## Task details
Print the part of the passage on China's policy-making from "Seeking truth from facts is the unique" to "to Chinese conditions.", word for word.

## Selected passage
-- BEGIN --
China’s huge social progress is the result of constant efforts to understand China, to draw plans for China, to develop China, and to transform China. It is the result of a perpetual process of practice, policy-making, appraisal, and adjustment which has played out since the beginning of efforts to establish socialism in what was an underdeveloped Oriental nation. The history of the People’s Republic of China tells us that no success is greater than the formulation of a good overall strategy, while no failure is greater than the formulation of a bad one. Any attempt to identify the “China road” or summarize the “China experience” must begin with an examination into the success of China’s policy-making.
Deng Xiaoping once said, “Just as in the past we achieved all the victories in our revolution by following this principle (of seeking truth from facts), so today we must rely on it in our effort to accomplish the four modernizations.” Representing a major achievement in the adaptation of Marxism to suit conditions in China, and being the quintessence and soul of Mao Zedong Thought, seeking truth from facts is the ideology, the organizational line, the core values, and the paramount principle that the CPC adheres to in its policy-making activities.
In summarizing the experiences and lessons of China’s policy-making, Hu Jintao pointed out that above all else, the reason why we made mistakes at certain points in the past, and even encountered serious setbacks, was because the guiding principles we adhered to at those times were detached from the realities in China. In addition, he also pointed out that above all else, the reason why the Party, drawing on its own strength and that of the people, was able to correct its mistakes, overcome its setbacks, and forge ahead triumphantly, was because it reasserted its commitment to the principle of seeking truth from facts. Past experience clearly indicates that if we are able to uphold the principle of seeking truth from facts, the likelihood is that we will make the right policies; whereas if we are unable to uphold this principle, the likelihood is that we will make the wrong ones. Seeking truth from facts is the policy-making philosophy of the CPC, and the secret to the success of China’s policy-making.
Seeking truth from facts is the unique policy-making philosophy of the CPC
The Constitution of the CPC clearly states that the Party’s ideological line is to proceed from reality in handling all matters, to integrate theory with practice, to seek truth from facts, and to verify and develop the truth through practice. It says that all Party members are required to adhere to this ideological line, explore new approaches, boldly experiment with new methods, be enterprising and innovative, work creatively, constantly assess new developments, review new experiences, solve new problems, enrich and develop Marxism in practice, and advance the endeavor to adapt Marxism to Chinese conditions.
There is no governing political party in the West that has been able to do what the CPC has done: to define a policy-making philosophy in the form of a supreme political document. Taking the recently held national conventions of the Republican Party and Democratic Party of the United States for example, we can see that these events revolved around one thing: “running for the presidency.” That is to say, the purpose of each party’s convention was to present an “election program” for the presidency, and to choose a presidential nominee and his running mate (candidates for the vice-president). The only measure of success for a party’s convention is to have its candidates “elected.” This is a typical feature of bourgeois politicians. There is a saying in the West: “A politician thinks about the next elections—the statesman thinks about the next generations.”
-- END --
## Dataset section
-- BEGIN --
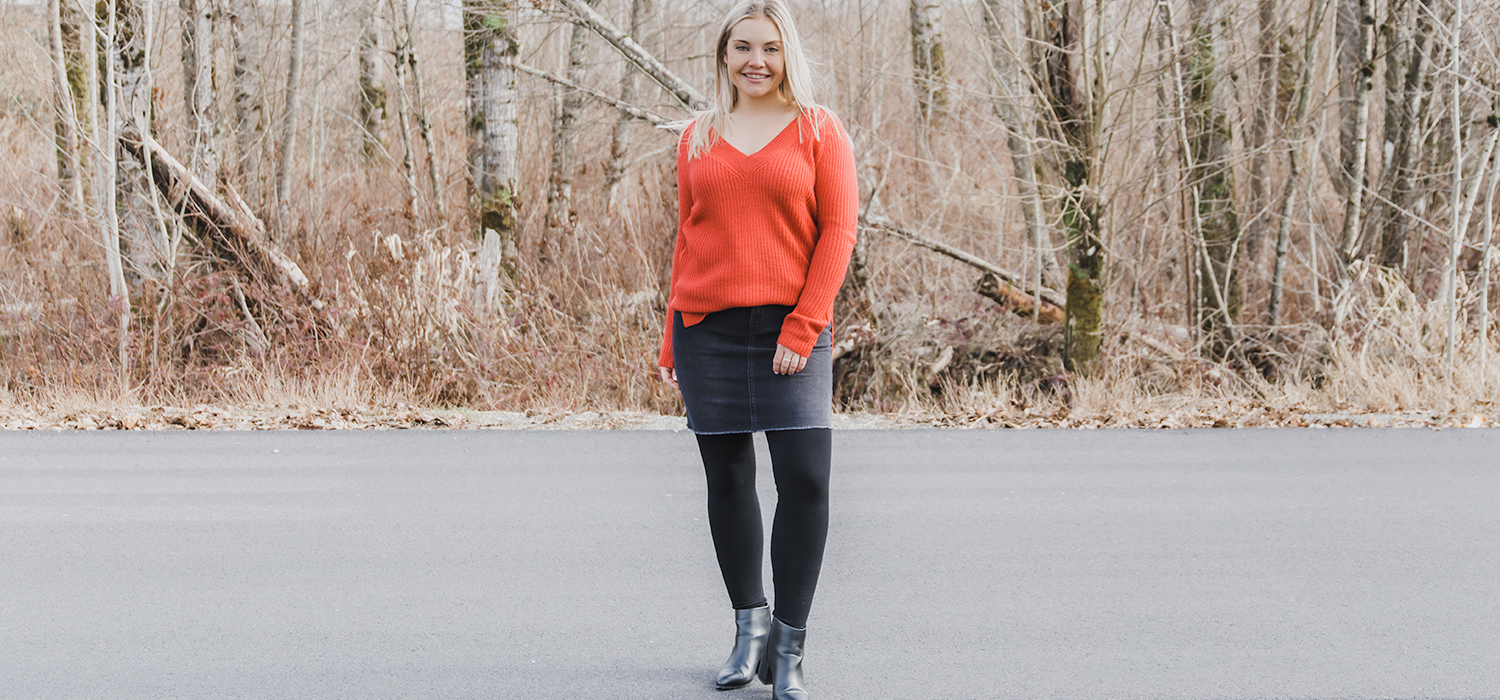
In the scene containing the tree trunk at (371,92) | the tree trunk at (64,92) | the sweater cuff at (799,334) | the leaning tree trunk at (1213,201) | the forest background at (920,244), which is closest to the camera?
the sweater cuff at (799,334)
-- END --
## Task answer
Seeking truth from facts is the unique policy-making philosophy of the CPC
The Constitution of the CPC clearly states that the Party’s ideological line is to proceed from reality in handling all matters, to integrate theory with practice, to seek truth from facts, and to verify and develop the truth through practice. It says that all Party members are required to adhere to this ideological line, explore new approaches, boldly experiment with new methods, be enterprising and innovative, work creatively, constantly assess new developments, review new experiences, solve new problems, enrich and develop Marxism in practice, and advance the endeavor to adapt Marxism to Chinese conditions.